Of course, now I'm also all about redoing the area between this spot and the house - removing all the plants (liriope and rough leaf dogwood) and starting over - maybe with a Rusty Blackhaw and Inland Sea Oats or Columbine




Thursday, July 15, 2021

The queen is dead

 

When we moved to this house in 2005, there were two Arizona Ash trees in the back yard.  The first one died a few years after we moved in when carpenter ants created quite the visible crack in the trunk which I only noticed because our cats stopped climbing the tree and I was trying to figure out why.  The thing about Arizona ashes is that they grow quickly and die off in a weird clumping pattern. Carpenter ants also don't actually kill the tree since they only remove dead wood. Our neighbors down the street had carpenter ants a few years ago on their tree, but the part they were going after was about 10' from the ground so they cut off the tree at about 8' tall and damned if that thing didn't completely regrow and form a beautiful shade tree. Naturally it got severely knocked back by the monster freeze of 2021 (winter storm Uri), which is when ours also got knocked back.  About a month ago, I noticed a bunch of saw dust on the deck and the plants around the tree and, sure enough, there were carpenter ants.  Rather than hope that the tree would pull through, especially since the most sawdust was right at the base, and because of the way the tree grew, it meant that the ants were pretty close to the bottom of the tree, we opted to go ahead and have it removed.  So we called in our Tree Guy (Ulises from Donkey Tree), and his crew came by yesterday to cut down the tree.  So now our yard looks like this:


It is quite the change.  Additionally, they removed a 10-yr-old oak tree that was too close to the cedar elm and too close to the house.

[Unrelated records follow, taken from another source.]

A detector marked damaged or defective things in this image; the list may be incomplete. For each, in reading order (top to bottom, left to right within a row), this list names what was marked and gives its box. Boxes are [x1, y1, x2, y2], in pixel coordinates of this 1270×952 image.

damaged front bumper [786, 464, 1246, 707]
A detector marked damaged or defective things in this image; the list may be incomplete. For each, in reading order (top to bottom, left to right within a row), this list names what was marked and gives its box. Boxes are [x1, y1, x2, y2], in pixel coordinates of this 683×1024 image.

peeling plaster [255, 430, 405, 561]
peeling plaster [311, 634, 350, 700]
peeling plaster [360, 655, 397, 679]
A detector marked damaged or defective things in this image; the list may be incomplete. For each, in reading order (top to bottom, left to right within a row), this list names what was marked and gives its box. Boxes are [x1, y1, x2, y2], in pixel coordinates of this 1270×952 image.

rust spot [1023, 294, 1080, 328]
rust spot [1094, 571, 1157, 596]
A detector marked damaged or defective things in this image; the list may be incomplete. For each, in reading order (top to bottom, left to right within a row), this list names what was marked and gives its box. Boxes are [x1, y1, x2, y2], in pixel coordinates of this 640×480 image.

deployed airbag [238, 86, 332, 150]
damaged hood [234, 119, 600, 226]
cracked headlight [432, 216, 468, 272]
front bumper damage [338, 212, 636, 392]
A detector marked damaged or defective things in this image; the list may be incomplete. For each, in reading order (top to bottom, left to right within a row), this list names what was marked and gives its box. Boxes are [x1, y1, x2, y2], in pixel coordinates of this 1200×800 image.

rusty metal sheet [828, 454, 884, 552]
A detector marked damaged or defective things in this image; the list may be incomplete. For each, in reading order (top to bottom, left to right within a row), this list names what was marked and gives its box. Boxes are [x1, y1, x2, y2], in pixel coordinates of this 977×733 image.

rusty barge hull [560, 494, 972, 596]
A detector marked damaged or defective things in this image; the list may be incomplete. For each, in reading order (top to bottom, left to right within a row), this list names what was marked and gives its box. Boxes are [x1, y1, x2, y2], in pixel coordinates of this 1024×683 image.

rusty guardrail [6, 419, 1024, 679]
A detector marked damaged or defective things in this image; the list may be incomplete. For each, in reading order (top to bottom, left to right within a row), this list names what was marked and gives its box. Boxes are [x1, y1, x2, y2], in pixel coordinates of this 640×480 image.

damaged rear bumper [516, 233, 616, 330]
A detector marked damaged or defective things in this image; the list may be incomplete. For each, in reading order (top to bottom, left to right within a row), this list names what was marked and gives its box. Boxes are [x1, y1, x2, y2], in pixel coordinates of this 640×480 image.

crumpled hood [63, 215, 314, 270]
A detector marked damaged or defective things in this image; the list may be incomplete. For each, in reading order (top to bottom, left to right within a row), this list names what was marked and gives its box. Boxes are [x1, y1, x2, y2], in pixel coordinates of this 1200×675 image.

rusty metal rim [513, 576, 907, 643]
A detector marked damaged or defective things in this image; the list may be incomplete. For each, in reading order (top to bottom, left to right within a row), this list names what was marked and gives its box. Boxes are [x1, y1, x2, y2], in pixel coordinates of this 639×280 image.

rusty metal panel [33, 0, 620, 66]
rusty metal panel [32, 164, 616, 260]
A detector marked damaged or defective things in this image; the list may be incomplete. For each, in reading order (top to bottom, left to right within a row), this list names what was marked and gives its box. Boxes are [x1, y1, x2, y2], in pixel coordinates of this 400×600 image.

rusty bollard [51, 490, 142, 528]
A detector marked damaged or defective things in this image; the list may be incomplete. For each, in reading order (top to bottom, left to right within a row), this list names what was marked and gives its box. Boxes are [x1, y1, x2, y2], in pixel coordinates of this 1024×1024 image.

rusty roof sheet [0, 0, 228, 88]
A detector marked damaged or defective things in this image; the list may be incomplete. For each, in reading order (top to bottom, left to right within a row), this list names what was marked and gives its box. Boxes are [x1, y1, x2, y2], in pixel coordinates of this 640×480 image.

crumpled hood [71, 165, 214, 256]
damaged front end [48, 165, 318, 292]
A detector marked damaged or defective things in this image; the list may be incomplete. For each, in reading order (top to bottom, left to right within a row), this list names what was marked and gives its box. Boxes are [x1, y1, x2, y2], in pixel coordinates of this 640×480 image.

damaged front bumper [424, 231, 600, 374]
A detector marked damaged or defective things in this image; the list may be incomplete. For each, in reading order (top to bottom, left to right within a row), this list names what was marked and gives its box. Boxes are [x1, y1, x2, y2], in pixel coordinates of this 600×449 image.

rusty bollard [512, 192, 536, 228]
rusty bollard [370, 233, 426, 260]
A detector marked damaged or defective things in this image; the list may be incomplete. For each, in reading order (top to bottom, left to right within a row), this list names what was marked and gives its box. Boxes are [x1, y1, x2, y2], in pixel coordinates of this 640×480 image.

Removing these trees makes the yard SO MUCH sunnier, and I'm not sure the beautyberry will like the amount of sun, but the Agarita and Mountain Laurel will probably love it.  Removing the trees, however, got me looking at all the other trees I have around. I mean there's a rough leaf dogwood, which I actually hate and keep saying I'll remove, there was a Carolina Buckthorn which Shawn always complained about being too close to the house (I actually decided to remove it last night while I was talking on the phone with my sister and I was ASTOUNDED at how easy I pulled it out of the ground...which also kinda explains why it's generally not done well), the cedar elm is growing into the possumhaws, there's a live oak in the back corner which is too close to the fence and a live oak in the front yard which is probably too close to the water line to the house, and the desert willow (which is only like 3' tall) is entirely too close to the cedar elm (though may be okay if the cedar elm keeps growing and we can get it limbed up).  That's not even getting into the 2 red tip photinia that are in the yards that really need to be removed as well.

It's only funny because I've always loved how many trees we have and now I'm basically trying to figure out how to remove about half of them.